Exercise details:
Restate the following records word for word without images.

Rendered images with source text
+ + + + + + +

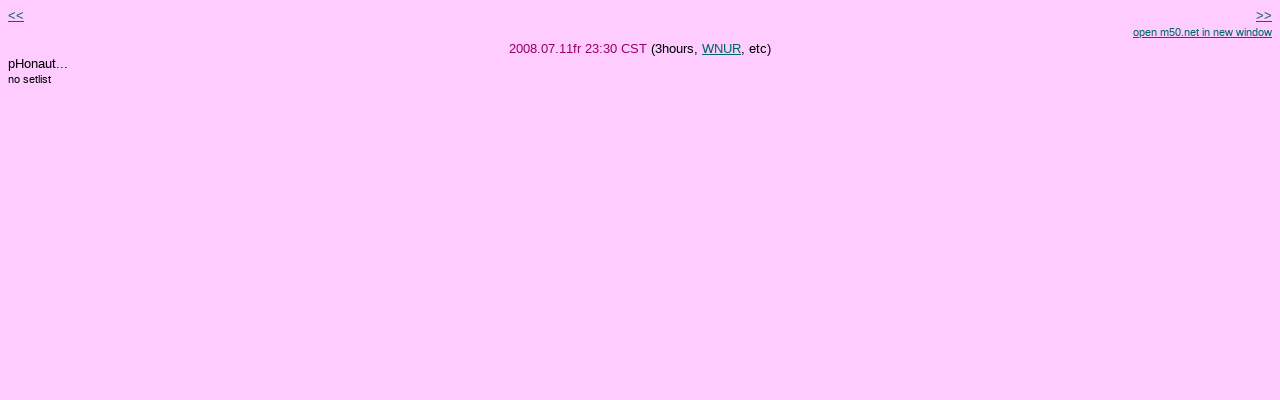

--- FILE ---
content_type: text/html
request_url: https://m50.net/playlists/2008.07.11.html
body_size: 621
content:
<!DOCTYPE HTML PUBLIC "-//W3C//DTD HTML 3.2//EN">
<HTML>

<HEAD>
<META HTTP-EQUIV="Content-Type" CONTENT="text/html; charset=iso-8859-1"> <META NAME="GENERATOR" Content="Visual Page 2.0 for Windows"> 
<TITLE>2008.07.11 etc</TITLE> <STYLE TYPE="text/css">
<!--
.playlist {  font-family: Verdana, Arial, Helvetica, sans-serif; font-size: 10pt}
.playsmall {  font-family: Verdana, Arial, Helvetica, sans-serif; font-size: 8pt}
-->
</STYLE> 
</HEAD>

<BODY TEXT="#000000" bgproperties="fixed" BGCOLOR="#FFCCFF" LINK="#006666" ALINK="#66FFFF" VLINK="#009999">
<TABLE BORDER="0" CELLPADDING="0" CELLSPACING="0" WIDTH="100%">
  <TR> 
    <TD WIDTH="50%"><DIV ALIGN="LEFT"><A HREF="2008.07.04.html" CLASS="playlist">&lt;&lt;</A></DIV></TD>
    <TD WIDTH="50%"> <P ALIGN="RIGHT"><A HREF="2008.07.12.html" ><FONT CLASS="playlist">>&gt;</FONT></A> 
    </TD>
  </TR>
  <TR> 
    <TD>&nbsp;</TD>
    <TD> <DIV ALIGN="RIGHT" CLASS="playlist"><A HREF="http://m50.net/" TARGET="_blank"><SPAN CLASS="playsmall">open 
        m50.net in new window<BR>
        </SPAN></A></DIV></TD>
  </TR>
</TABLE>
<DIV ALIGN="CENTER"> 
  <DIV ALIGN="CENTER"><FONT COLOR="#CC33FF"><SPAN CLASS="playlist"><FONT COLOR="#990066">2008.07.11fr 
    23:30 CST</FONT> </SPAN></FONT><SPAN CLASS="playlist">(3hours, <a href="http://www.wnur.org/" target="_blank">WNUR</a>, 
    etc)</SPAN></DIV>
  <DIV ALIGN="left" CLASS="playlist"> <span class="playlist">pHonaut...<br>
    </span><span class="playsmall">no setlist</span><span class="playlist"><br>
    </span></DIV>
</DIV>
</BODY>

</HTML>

+ + + + + + +

Result of the task:
--- FILE ---
content_type: text/html
request_url: https://m50.net/playlists/2008.07.11.html
body_size: 621
content:
<!DOCTYPE HTML PUBLIC "-//W3C//DTD HTML 3.2//EN">
<HTML>

<HEAD>
<META HTTP-EQUIV="Content-Type" CONTENT="text/html; charset=iso-8859-1"> <META NAME="GENERATOR" Content="Visual Page 2.0 for Windows"> 
<TITLE>2008.07.11 etc</TITLE> <STYLE TYPE="text/css">
<!--
.playlist {  font-family: Verdana, Arial, Helvetica, sans-serif; font-size: 10pt}
.playsmall {  font-family: Verdana, Arial, Helvetica, sans-serif; font-size: 8pt}
-->
</STYLE> 
</HEAD>

<BODY TEXT="#000000" bgproperties="fixed" BGCOLOR="#FFCCFF" LINK="#006666" ALINK="#66FFFF" VLINK="#009999">
<TABLE BORDER="0" CELLPADDING="0" CELLSPACING="0" WIDTH="100%">
  <TR> 
    <TD WIDTH="50%"><DIV ALIGN="LEFT"><A HREF="2008.07.04.html" CLASS="playlist">&lt;&lt;</A></DIV></TD>
    <TD WIDTH="50%"> <P ALIGN="RIGHT"><A HREF="2008.07.12.html" ><FONT CLASS="playlist">>&gt;</FONT></A> 
    </TD>
  </TR>
  <TR> 
    <TD>&nbsp;</TD>
    <TD> <DIV ALIGN="RIGHT" CLASS="playlist"><A HREF="http://m50.net/" TARGET="_blank"><SPAN CLASS="playsmall">open 
        m50.net in new window<BR>
        </SPAN></A></DIV></TD>
  </TR>
</TABLE>
<DIV ALIGN="CENTER"> 
  <DIV ALIGN="CENTER"><FONT COLOR="#CC33FF"><SPAN CLASS="playlist"><FONT COLOR="#990066">2008.07.11fr 
    23:30 CST</FONT> </SPAN></FONT><SPAN CLASS="playlist">(3hours, <a href="http://www.wnur.org/" target="_blank">WNUR</a>, 
    etc)</SPAN></DIV>
  <DIV ALIGN="left" CLASS="playlist"> <span class="playlist">pHonaut...<br>
    </span><span class="playsmall">no setlist</span><span class="playlist"><br>
    </span></DIV>
</DIV>
</BODY>

</HTML>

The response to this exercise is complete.